Маша не окончила, но по голосу и по выражению лица Максим очень хорошо понял, что она тогда сделает, и остановился: переступил с ноги на ногу, сильным, ударом отбросил пустую банку из-под консервов, вытащил из кармана трубку, оглянулся и, потупив глаза, сел на березовую колоду у окна землянки.
Минуту тянулось неловкое молчание. Потом Шаройка тяжело вздохнул.
– Эх, работка, работка, чтоб ей добра не было… От темна дотемна, как тот маятник, ей-богу, как маятник, во все стороны… А в благодарность…
– Какая работа, такая и благодарность. – Маша с ненавистью смотрела на него, никогда ещё она так не возмущалась Шаройкой, как в этот раз. Она еле сдерживалась, чтобы не высказать ему всего, что она о нем думает, что говорят о нем женщины в поле.
Максим решительно постучал трубкой о колоду и командирским голосом приказал:
– Товарищ Кацуба! Передашь сегодня Верблюда, Ясного, Чайку в бригаду Шаройки.
«Опять Шаройке трех лучших лошадей?» Маше даже дышать стало трудно. Она спросила почти шепотом:
– Это почему же?
– Ваша бригада, ты сама говоришь, завтра кончает картошку, а у них – непочатый край…
– А по чьей вине?
– Мы не будем сейчас разбирать, по чьей вине, – Максим повысил голос. – По нашей, общей… Надо думать обо всем колхозе.

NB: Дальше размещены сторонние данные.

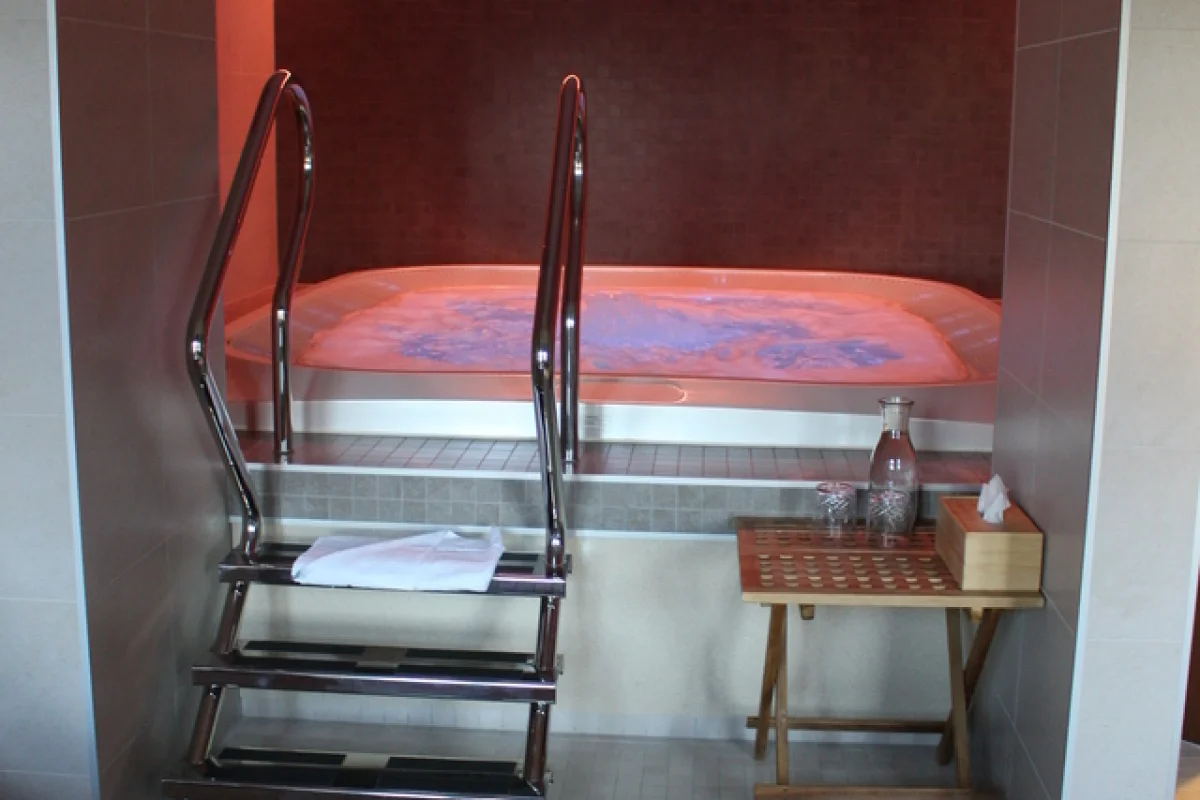 Privátní wellness relaxace na novorenesančním zámku Třešť pro 2 osoby - foto 05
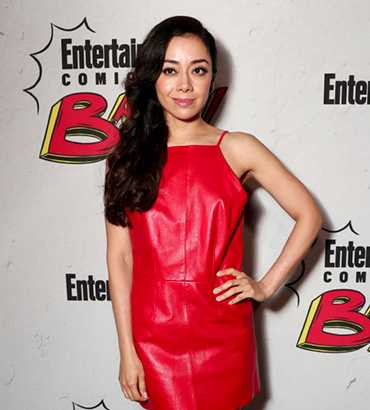 Aimee Garcia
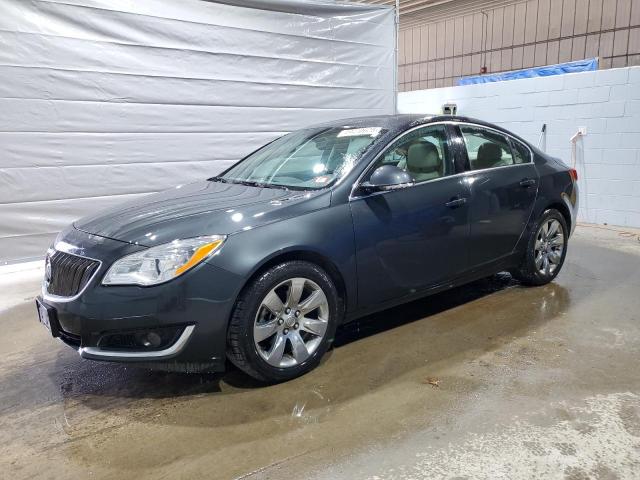 BUICK REGAL 2015 with VIN 2G4GL5EX5F9199405 - Photo from auction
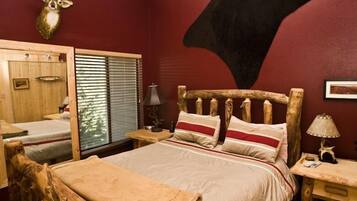 2 chambres, Wi-Fi gratuit, draps fournis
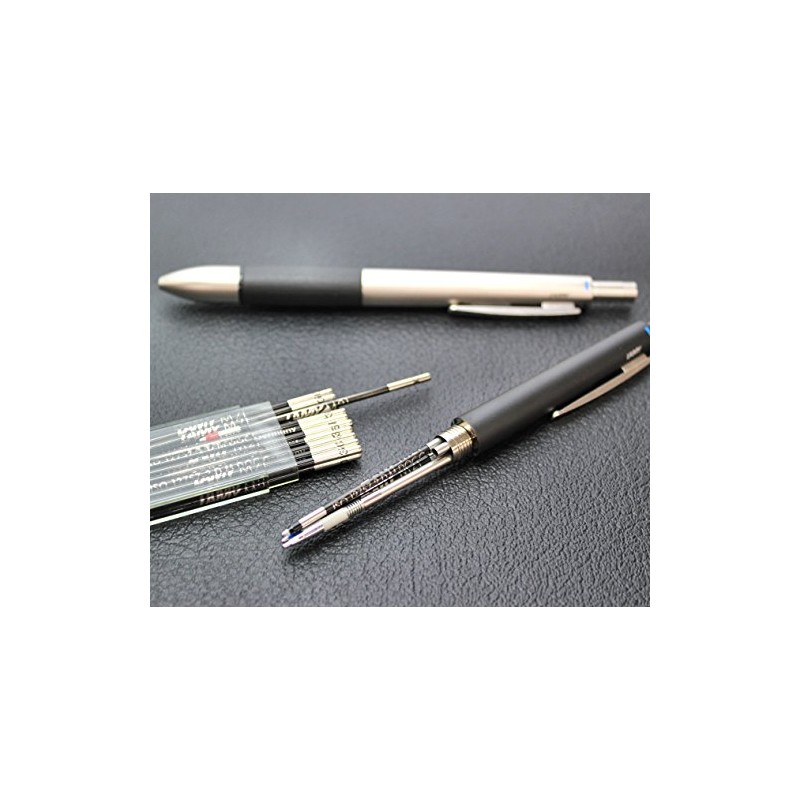 Ballpoint Pen Refill M 21 Red for Four Colour Ballpoint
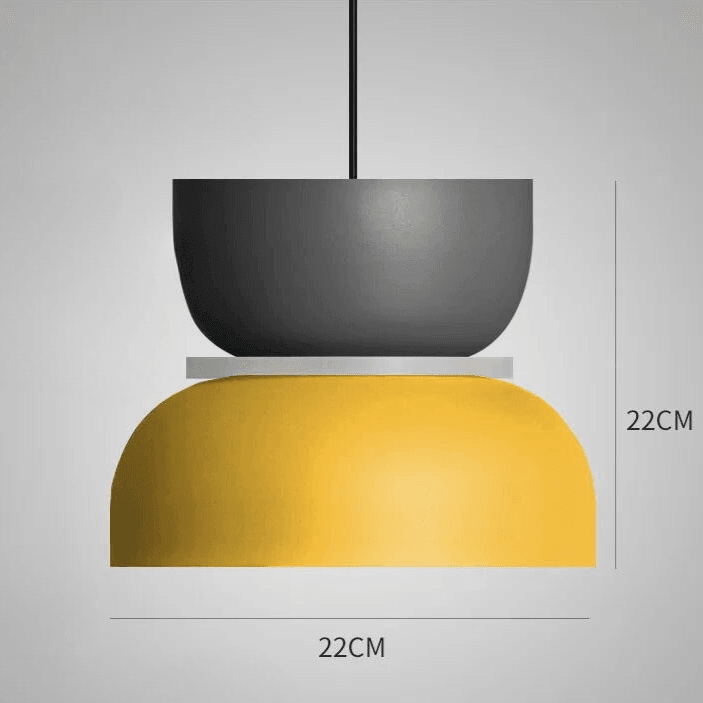 Chico Pendant Lamp Collection | Playful Nordic color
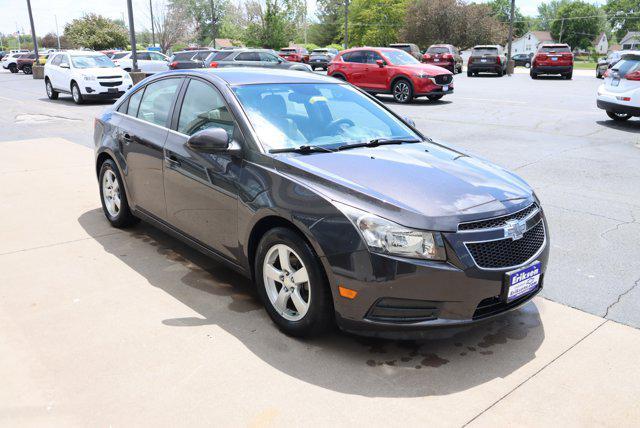 used 2014 Chevrolet Cruze car, priced at $9,990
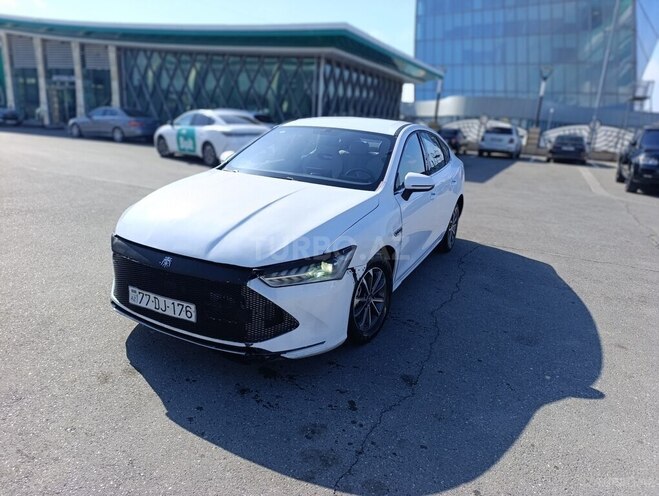 BYD Qin Plus 2024, 136,000 km - 1.5 l - Bakı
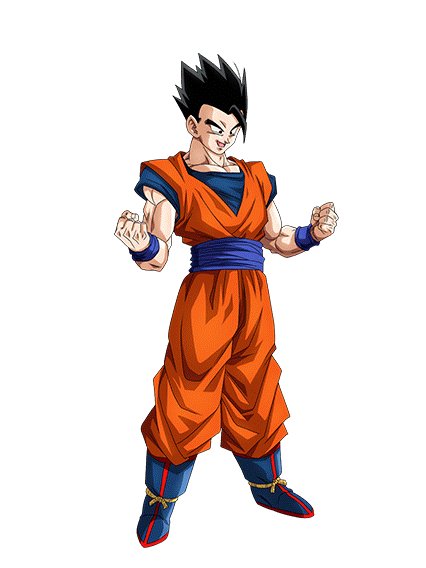 Ultimate Power Up Ultimate Gohan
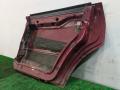 дверь задняя правая Audi 80 B3 1990, 1.8 л., бензин, МКПП, оранжевый, седан, передний привод - фото №14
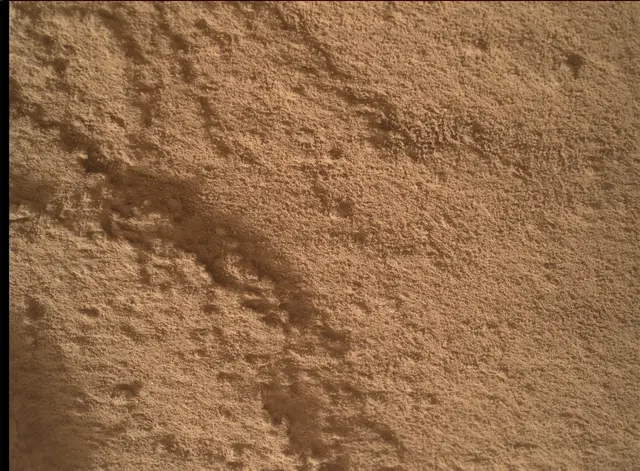 Sol 4161: Mars Hand Lens Imager (MAHLI)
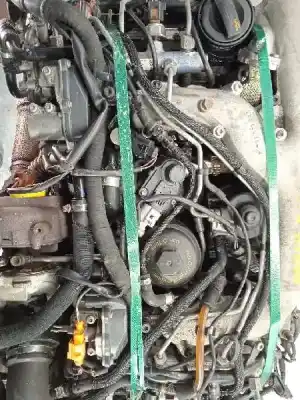 Pezzo di ricambio per auto di seconda mano motore esploso per audi a5 coupe (8t) 2.7 tdi riferimenti oem iam cgk cgkb 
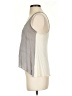 Millau Gray Sleeveless Top Size XS - photo 5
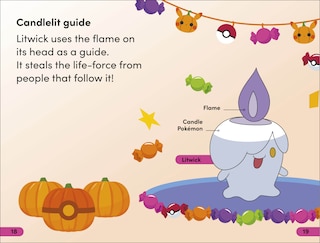 Sample content_DK Super Readers Level 1 Pok&eacute;mon Pumpkin Party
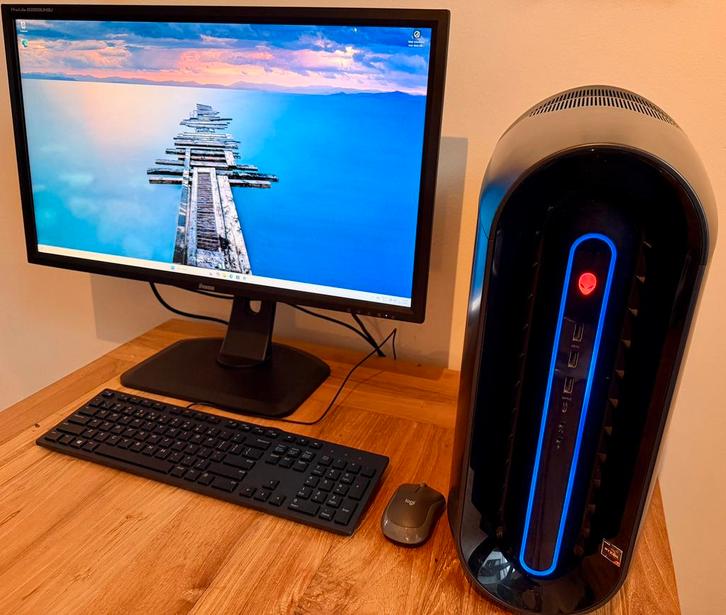 4K Monitor: Iiyama ProLite - 28inch, Computers en Software, Monitoren, Zo goed als nieuw, 60 Hz of minder, DisplayPort, DVI, HDMI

– Я думаю обо всем колхозе. Кончим – поработаем и за них, если Шаройка не мог организовать… А сегодня я лошадей не дам.
– Огнем буду выжигать эти частнические настроения.
– Выжги их сначала у Шаройки и у… себя.
Шаройка молча вздыхал и укоризненно качал головой: как тебе, мол, Маша, не стыдно обижать меня, старого и уважаемого человека?
Максим захлебнулся от злости, но заговорил тише:
– Покуда я председатель, колхозом управляю я. А то у нас и так черт ногу сломит… Каждый хочет быть начальником. Шаройка! Возьмешь лошадей!
– Лошадей я не дам! – решительно, растягивая слова, повторила Маша.
– Правильно, Машенька, – из дверей землянки выглянула Сынклета Лукинична, которая, конечно, слышала весь их разговор. – Не давай! Амелька будет по ночам свою усадьбу обрабатывать… Нахватал и на дочку, и на сына… А потом на чужих лошадях хочет в передовики выйти. Постыдился бы, сынок, – укоризненно сказала она, обращаясь к Максиму.
Тот поглядел на мать и, не найдя что ответить, махнул рукой и поспешно пошел со двора. Шаройка, вздыхая, зашагал следом.
– Барсук, – презрительно прошептала ему вдогонку Сынклета Лукинична.